Activities:
#1 List every person named in full in the post about what sustains religion.
#2 In the post about what sustains religion, in which city was Peter Raible a minister?
#3 From the post about what sustains religion, write out the part that opens with the words containing "WHAT SUSTAINS RELIGION?" and closes with "and protective sides.".

Monday, September 16, 2019

WHAT SUSTAINS RELIGION?

When I first became enamoured with Unitarian Universalism. part of its charm was two ministers who were friends.  Alan Deale in Portland and Peter Raible in Seattle.  Both were PK's -- preacher's kids -- but nothing like the corrupt and debased children of Billy Graham and Jerry Falwell.  Evangelical rabble-rousers are not connected to congregations, a body of agreeing people who support and guide their minister, certifying his or her value.  These UU leaders had firsthand knowledge of congregations.  The two PK's grew up in congregations, which some people say is like growing up in a small town, and knew both their dark and protective sides.

Records from a data source:

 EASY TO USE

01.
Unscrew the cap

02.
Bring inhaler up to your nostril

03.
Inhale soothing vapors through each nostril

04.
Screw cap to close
--
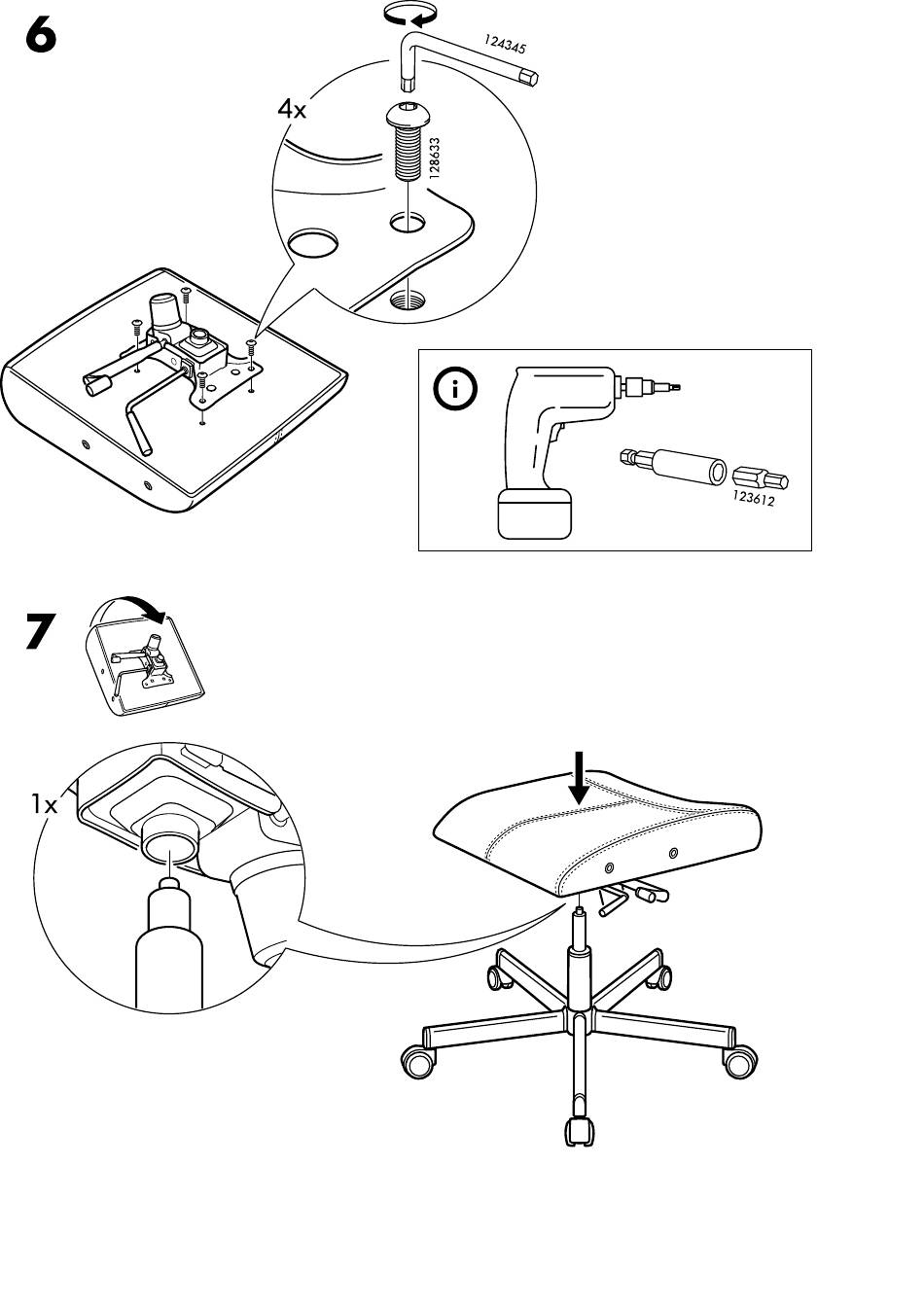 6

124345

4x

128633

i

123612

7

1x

Task answers:
#1 Alan Deale, Peter Raible, Billy Graham, Jerry Falwell

#2 Seattle

#3
WHAT SUSTAINS RELIGION?

When I first became enamoured with Unitarian Universalism. part of its charm was two ministers who were friends.  Alan Deale in Portland and Peter Raible in Seattle.  Both were PK's -- preacher's kids -- but nothing like the corrupt and debased children of Billy Graham and Jerry Falwell.  Evangelical rabble-rousers are not connected to congregations, a body of agreeing people who support and guide their minister, certifying his or her value.  These UU leaders had firsthand knowledge of congregations.  The two PK's grew up in congregations, which some people say is like growing up in a small town, and knew both their dark and protective sides.